I found this to be interesting. As I first started reading the article, I wondered why a Salt Lake City newspaper would post a story like this. Especially without some kind of jab to the Catholic faith or something, then I read this part:
A strong correlation » Though his family lived in Bountiful, young Richard did not have a typical LDS upbringing. His mother was not a regular at Mormon services and his father wasn’t a member until later in life. They sent their offspring to church, where the children were immersed in LDS principles and practices, but the theology didn’t go deep.
“There was not much religion in my home,” Sherlock recalls. “I mostly went to church as a teen to play sports.”

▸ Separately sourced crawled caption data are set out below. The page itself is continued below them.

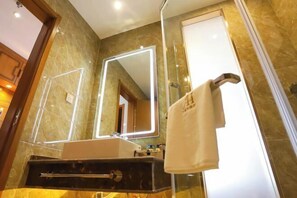 Un baño con lavamanos de mármol, un espejo grande con luces LED y una toalla colgada en un perchero.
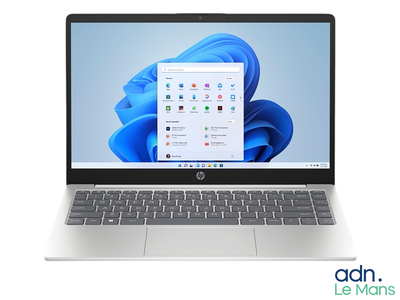 the laptop is open on a white surface with a blue background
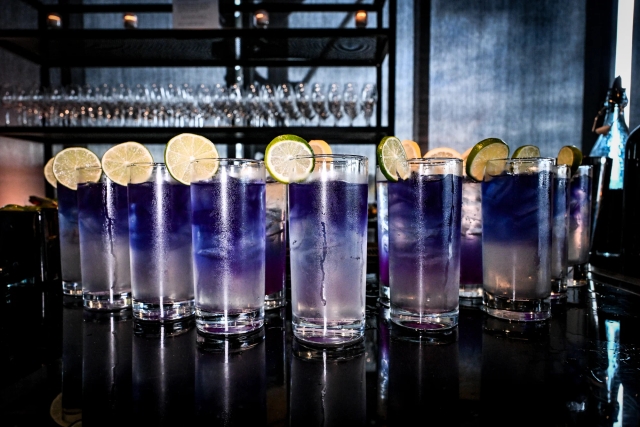 A dozen purple cocktails garnished with lime and lemon atop a black bar.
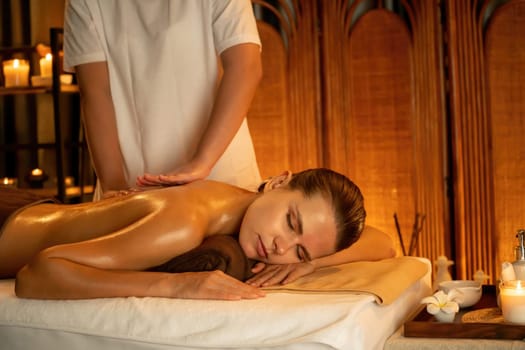 Caucasian woman customer enjoying relaxing anti-stress spa massage and pampering with beauty skin recreation leisure in warm candle lighting ambient salon spa at luxury resort or hotel. Quiescent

He did not serve a two-year mission for the Utah-based Church of Jesus Christ of Latter-day Saints, instead focusing all his energies on school. Still, questions of faith engaged him. After graduating summa cum laude from the University of Utah in 1970, Sherlock headed to Harvard Divinity School to study moral theology and ethics.

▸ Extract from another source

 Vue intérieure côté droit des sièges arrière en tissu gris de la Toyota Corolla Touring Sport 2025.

I took the above as, if both his parents where active Mormons, they had FHE on Mondays, he went on a mission etc… This wouldn’t have happened. However if you read the comments, one of his brothers corrects the portion above:
Rick, I support your decision to find your religious path and I am glad that you are happy, you deserve to be happy. Our parents were religious and there was religion in our home. Our mother did go to church and was active in the mormon church. She held many church positions in primary, relief society and scouting. Our father through not a member of the mormon faith was very involved in scouting. Our parents listened to our nightly prayers and we always took turns blessing the food at the dinner table. Mother told me that she and father said their nightly prayers together on their knees for many years. When you were 23 and I was 16 our father was baptised into the mormon church and later they were sealed together in the temple. You ordained our father a high priest. You were encouraged to go to Harvard, and take your scholarship, by our dad who didn’t want to risk his son being drafted in 1969. Concern about the draft played a role in not going on a mission. A personal journey is a process of moving forward and it is not necessary to rewrite history. Like I said, I do support your spiritual journey because I want you to be happy. I know spirituality is a personal journey.
I know this kind of takes away from the joy of the article, but thought I should point it out.